Quote the records that follow in full and exactly; leave out the pictures.

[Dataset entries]
══════════════════════════════

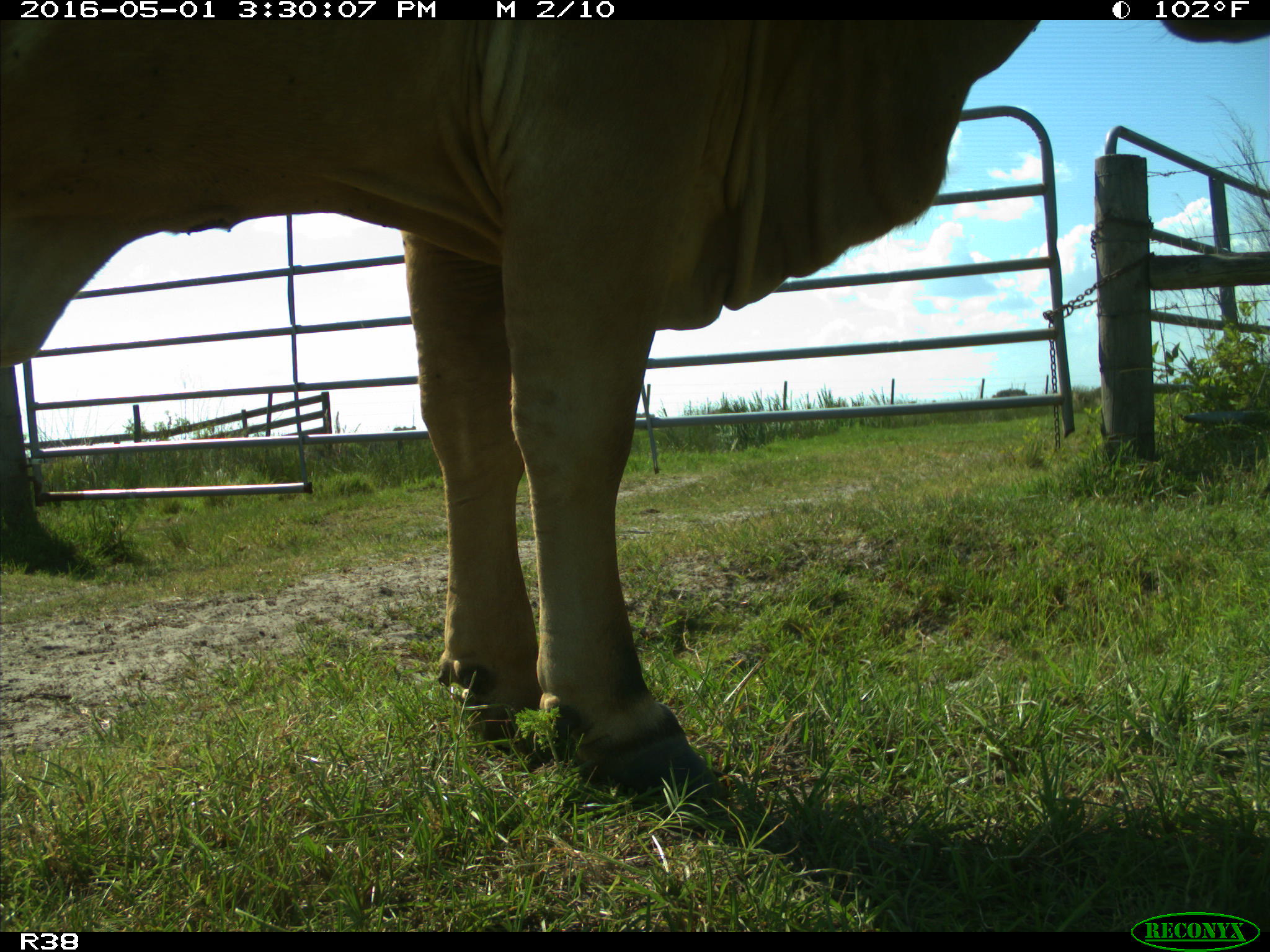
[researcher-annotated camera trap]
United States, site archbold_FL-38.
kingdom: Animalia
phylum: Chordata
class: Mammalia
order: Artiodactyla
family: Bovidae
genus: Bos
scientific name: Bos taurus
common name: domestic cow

══════════════════════════════

Your solution »
[researcher-annotated camera trap]
United States, site archbold_FL-38.
kingdom: Animalia
phylum: Chordata
class: Mammalia
order: Artiodactyla
family: Bovidae
genus: Bos
scientific name: Bos taurus
common name: domestic cow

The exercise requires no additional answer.